Der Fondsverband BVI begrüßt die Reform als „weitgehend gelungen“ und lobt insbesondere die geringere Bürokratie. Auch die Versicherer sind positiv gestimmt. GDV-Geschäftsführer Jörg Asmussen hebt hervor, dass Informationen zu nachhaltigen Anlageprodukten künftig auf maximal zwei Seiten passen sollen – ein Vorteil für Vermittler und Versicherte.

Doch es bleibt Kritik. Der BVI fordert eine Anpassung der Vertriebsvorgaben: Die Abfrage von Nachhaltigkeitspräferenzen im Beratungsgespräch sei weiterhin zu kompliziert und nicht auf die neuen Kategorien abgestimmt.

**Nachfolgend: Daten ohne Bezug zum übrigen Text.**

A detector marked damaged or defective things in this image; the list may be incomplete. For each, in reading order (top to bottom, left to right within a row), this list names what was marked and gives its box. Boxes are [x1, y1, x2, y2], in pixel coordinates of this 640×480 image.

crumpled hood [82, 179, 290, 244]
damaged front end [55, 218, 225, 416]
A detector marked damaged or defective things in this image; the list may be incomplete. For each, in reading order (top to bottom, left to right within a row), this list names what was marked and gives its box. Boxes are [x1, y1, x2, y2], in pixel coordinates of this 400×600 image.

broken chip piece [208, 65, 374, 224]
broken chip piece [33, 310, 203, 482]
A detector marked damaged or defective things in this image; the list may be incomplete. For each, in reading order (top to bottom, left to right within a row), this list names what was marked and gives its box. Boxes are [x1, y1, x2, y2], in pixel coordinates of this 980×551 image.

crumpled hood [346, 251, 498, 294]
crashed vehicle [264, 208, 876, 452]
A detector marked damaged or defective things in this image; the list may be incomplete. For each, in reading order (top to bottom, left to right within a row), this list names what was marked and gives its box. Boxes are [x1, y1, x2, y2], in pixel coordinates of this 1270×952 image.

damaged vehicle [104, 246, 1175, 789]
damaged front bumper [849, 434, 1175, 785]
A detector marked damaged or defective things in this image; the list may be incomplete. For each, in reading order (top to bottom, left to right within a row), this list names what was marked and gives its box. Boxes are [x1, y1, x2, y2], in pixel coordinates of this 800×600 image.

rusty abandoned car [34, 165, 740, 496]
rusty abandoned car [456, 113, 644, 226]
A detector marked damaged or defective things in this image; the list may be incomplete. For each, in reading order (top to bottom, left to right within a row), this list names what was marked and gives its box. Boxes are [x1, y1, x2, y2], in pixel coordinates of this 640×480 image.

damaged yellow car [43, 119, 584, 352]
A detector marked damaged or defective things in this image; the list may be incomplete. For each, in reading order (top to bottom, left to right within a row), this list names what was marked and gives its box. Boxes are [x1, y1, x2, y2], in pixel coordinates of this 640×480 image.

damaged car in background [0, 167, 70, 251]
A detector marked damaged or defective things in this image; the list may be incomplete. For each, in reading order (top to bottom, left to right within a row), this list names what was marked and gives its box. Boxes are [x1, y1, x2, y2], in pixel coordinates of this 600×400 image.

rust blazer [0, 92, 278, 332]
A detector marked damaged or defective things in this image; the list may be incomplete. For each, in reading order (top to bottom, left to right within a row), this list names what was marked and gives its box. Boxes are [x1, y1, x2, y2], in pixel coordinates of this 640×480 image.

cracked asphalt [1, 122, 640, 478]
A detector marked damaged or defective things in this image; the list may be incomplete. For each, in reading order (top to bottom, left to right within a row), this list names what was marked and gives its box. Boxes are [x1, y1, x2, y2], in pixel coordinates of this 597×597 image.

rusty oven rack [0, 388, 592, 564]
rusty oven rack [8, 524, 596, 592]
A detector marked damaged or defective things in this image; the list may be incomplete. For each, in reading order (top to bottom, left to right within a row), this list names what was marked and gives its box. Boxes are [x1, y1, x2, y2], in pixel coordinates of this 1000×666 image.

Ohne diese Anpassung könnte der Vertrieb nachhaltiger Produkte weiter unnötige Hürden aufweisen.

Die entscheidende Frage: Wird das neue System in der Praxis funktionieren?

Die Reform hat das Potenzial, ein dysfunktionales Regelwerk zu entschlacken und nachhaltige Produkte endlich verständlich zu machen. Doch die Umsetzung hängt an mehreren Punkten:

  • Wird die Übergangskategorie von der Branche ernst genommen – oder als Hintertür genutzt?
  • Können kleinere Anbieter tatsächlich profitieren, oder bleiben die technischen Standards ein Hemmschuh?
  • Und vor allem: Wie konsequent kontrolliert Brüssel künftig Fehlkennzeichnungen?

Klar ist nur eines: Die Reform ist kein Feinschliff, sondern ein Paradigmenwechsel.

Wenn das neue SFDR-System funktioniert, könnte Europa zum weltweit ersten Markt werden, der Nachhaltigkeit verständlich, skalierbar und regulatorisch stabil gestaltet.

Wenn es scheitert, steht die Branche 2027 erneut am Anfang – mit neuen Regeln, neuen Konflikten und derselben Verwirrung wie heute.